-- SOURCE PASSAGE follows --

Alphamin believed that these grades would be more than sufficient to deal with the additional costs of establishing and operating this remote mine. This belief has been verified with Alphamin consistently ranked in the lowest cost quartile of tin mines globally.
These high in situ grades and process friendly mineralisation allowed Alphamin to design and construct an efficiently sized operation comprising an underground mine with a concentrating plant to produce 11,000 tonnes of tin in concentrate per annum.
Alphamin announced in July this year that it will be initiating Resource Extension Drilling at its Mpama South prospect. This is less than one kilometre away from its current processing facility. Between 2012 and 2013 Alphamin drilled 19 holes to determine the extent and nature of mineralisation at Mpama South. This programme intersected two distinct mineralised zones, an upper zone showing well-developed lead, zinc and silver mineralization, and a lower zone rich in tin and copper. A deep-level drilling program is being initiated to further target additional resources for the current mining operation.
Whilst Mpama North and South are targets for drilling later in 2020 and 2021, Alphamin has several additional targets along the Bisie Ridge where geochemistry and geophysics have returned signatures resembling those of Mpama North.
“The efficiency of the processing plant will be improved with the addition of a fine tin recovery circuit,” Smith explains. “This has the potential to raise Alphamin’s tin production to 12,000 tonnes per annum at a negligible cost.”
The Future is Tin
“Tin’s current primary use is in electronic solder, the glue that holds the technology world together. All components are secured to their respective circuit boards with tin,” Kamstra says.
Kamstra is right. Not only is tin is in every mobile phone, computer, and television screen, it’s also seeing growing use in motor vehicles, both Electronic Vehicles(EV) and internal combustion engines. Estimates are that by 2040 half of all passenger vehicles will be EV. According to the International Tin Association, the metal will increasingly contribute to modern, clean technologies including lithium-ion batteries for autonomous and EVs.
“Battery researchers are developing solid-state batteries utilising ceramic electrolytes (versus liquid) for improved safety and performance,” Kamstra points outs. “Silicon is a potentially attractive anode material due to its high potential capacity and abundance in nature. Recent research has shown that adding tin to the silicon-based anode enhances its performance, creating the potential for tin to be a major contributor to the next generation of lithium batteries.”
Tin is increasingly being incorporated into solar panels, replacing scarce and increasingly expensive rare earth elements. Bloomberg estimates that 12TW increase in generating capacity will be required by 2050, with close to 80% of this coming from renewable energy sources. In solar energy alone close to 500g of tin is required for 1MW of solar power.
Tin’s importance to the world economy was recently highlighted when the USA declared tin a critical strategic metal. According to a 2018 U.S. Geological Survey tin has not been produced in the United States since 1993.
Alphamin’s Bisie tin mine in the DRC is well-positioned to take advantage of the world’s growing demand for “clean” minerals.
“The Bisie project in the DRC is an excellent example of how to go about mining in developing countries and building relationships with all stakeholders,” Kamstra says. “Moreover, the company’s drive to find additional ore bodies at Bisie, means that its hosts of Walikale, shareholders and users of tin will benefit from Alphamin’s operations well into the future”, concludes Smith.

-- SOURCE PASSAGE concluded --

YOUR OBJECTIVE:
Can you edit the part of the tin mining text starting at "Alphamin believed that" and ending at "concentrate per annum." so that "underground mine" becomes "open-pit mine", and give the edited part in full?

-- DATASET CONTENT follows --

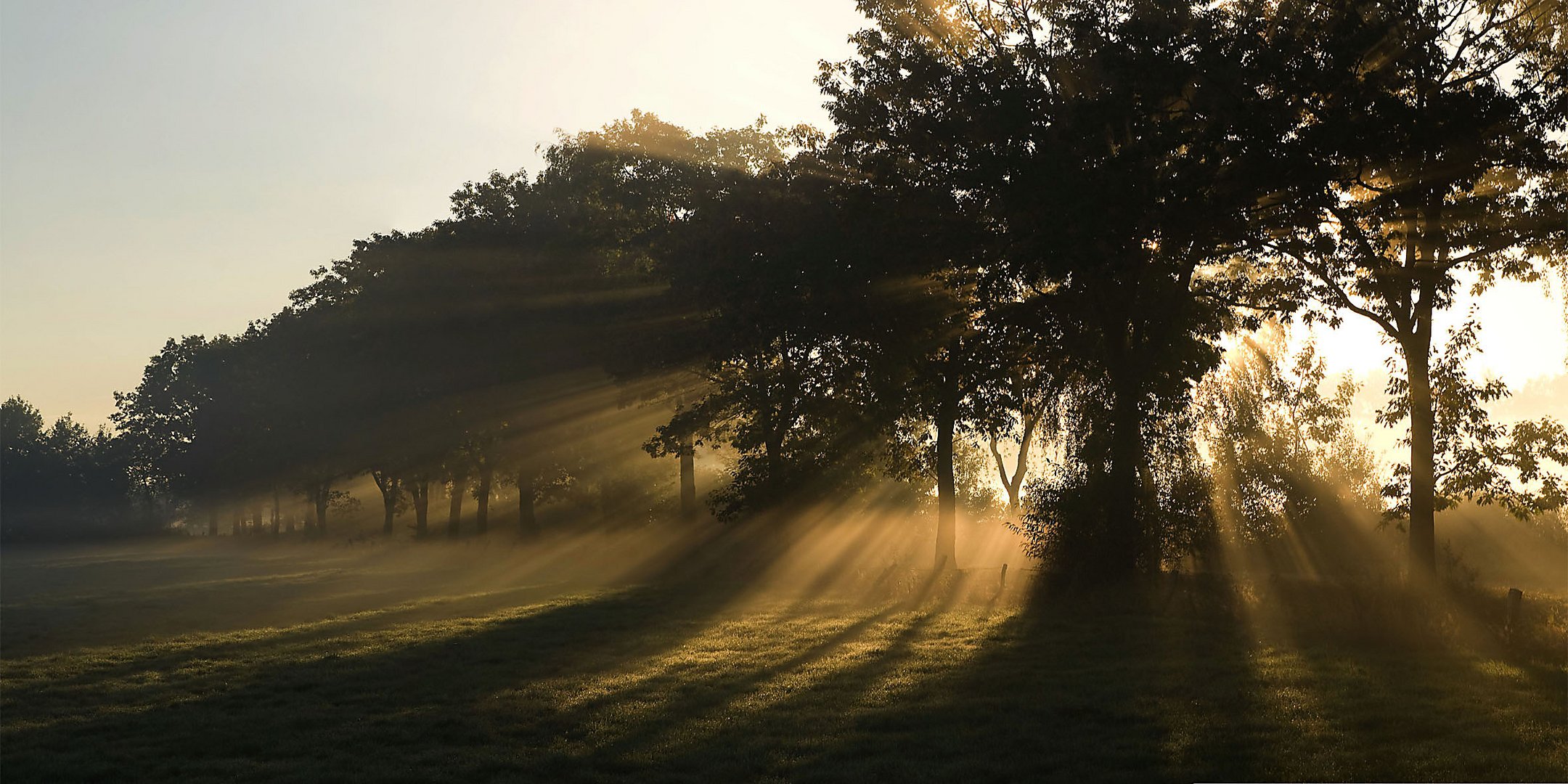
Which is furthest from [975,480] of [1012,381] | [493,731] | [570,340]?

-- DATASET CONTENT concluded --

ANSWER TO THE PROBLEM:
Alphamin believed that these grades would be more than sufficient to deal with the additional costs of establishing and operating this remote mine. This belief has been verified with Alphamin consistently ranked in the lowest cost quartile of tin mines globally.
These high in situ grades and process friendly mineralisation allowed Alphamin to design and construct an efficiently sized operation comprising an open-pit mine with a concentrating plant to produce 11,000 tonnes of tin in concentrate per annum.